# What Are Notebooks?

This tutorial introduces the core ideas behind interactive notebooks and how to use them effectively in data workflows.

## Why Notebooks Exist

Notebooks combine executable code, narrative text, visualizations, and output in one document. They let you explore data, document findings, and share reproducible workflows in a single place.

## Key Building Blocks

- **Code cells** run snippets of code and display their results inline.
- **Markdown cells** capture explanations, notes, and headings using Markdown formatting.
- **Output** includes tables, text, charts, or rich media generated by the code.
- **Kernel** is the language runtime (for example, Python or Spark) that executes code cells.

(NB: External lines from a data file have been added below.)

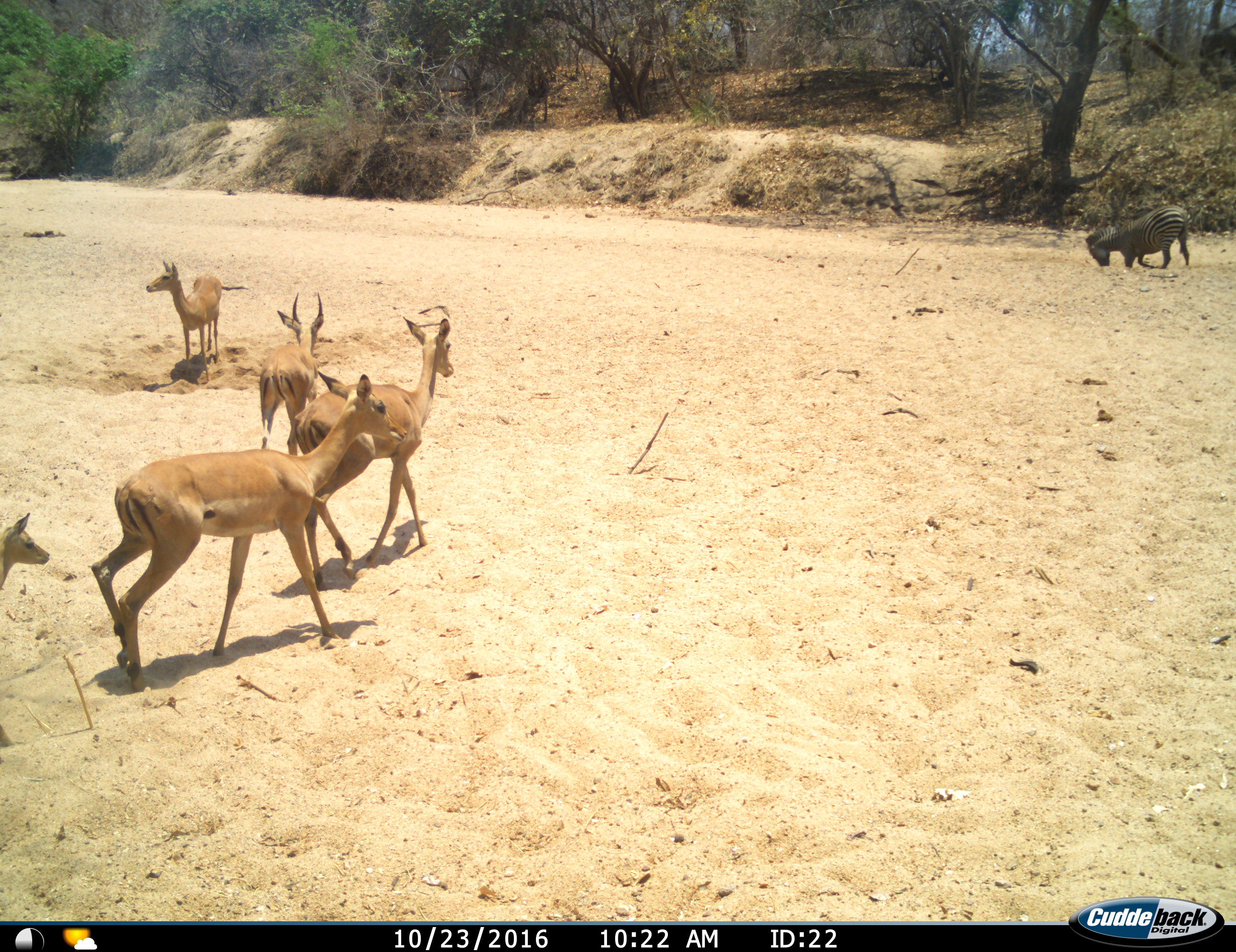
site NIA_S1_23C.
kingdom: Animalia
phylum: Chordata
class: Mammalia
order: Artiodactyla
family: Bovidae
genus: Aepyceros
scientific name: Aepyceros melampus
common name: impala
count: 5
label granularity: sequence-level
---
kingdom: Animalia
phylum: Chordata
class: Mammalia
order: Perissodactyla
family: Equidae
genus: Equus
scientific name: Equus quagga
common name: plains zebra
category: zebraplains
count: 1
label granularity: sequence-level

## Typical Notebook Workflow

1. Start a kernel for your language (Python, PySpark, SQL, etc.).
2. Add a code cell to experiment with data or prototype logic.
3. Interleave Markdown cells to explain decisions and record observations.
4. Rerun cells as the notebook evolves—execution order matters.
5. Share the notebook or export to formats such as HTML or PDF for wider audiences.

In [None]:
# Example: aggregating data with PySpark
from pathlib import Path
from pyspark.sql import SparkSession, functions as F

spark = SparkSession.builder.appName('NotebookIntro').getOrCreate()
# If your environment already has a SparkSession named `spark`, getOrCreate will reuse it.

repo_root = Path.cwd()
if (repo_root / 'notebooks').exists():
    data_path = repo_root / 'notebooks' / 'data' / 'orders_demo.csv'
else:
    data_path = Path('..') / 'data' / 'orders_demo.csv'

df = (
    spark.read
    .option('header', True)
    .option('inferSchema', True)
    .csv(str(data_path))
)

summary = (
    df.groupBy('region')
      .agg(
          F.sum('orders').alias('total_orders'),
          F.avg('orders').alias('avg_orders'),
      )
      .orderBy('region')
)

summary.show()


## Tips for Effective Notebooks

- Restart the kernel and rerun all cells before sharing to ensure reproducibility.
- Keep cells focused—each should accomplish a clear, discrete task.
- Use headings, lists, and links to make the story easy to follow.
- Version notebooks alongside code to track changes over time.

## Exercises

- Create a new markdown cell that summarizes the purpose of a recent analysis, then add a code cell underneath that prints a friendly greeting.
- Experiment with cell execution order: run the bottom half of the notebook first, then restart the kernel and rerun everything top-to-bottom to observe the difference.
- Export the notebook to HTML or Markdown and review how the narrative and outputs render for teammates without notebooks.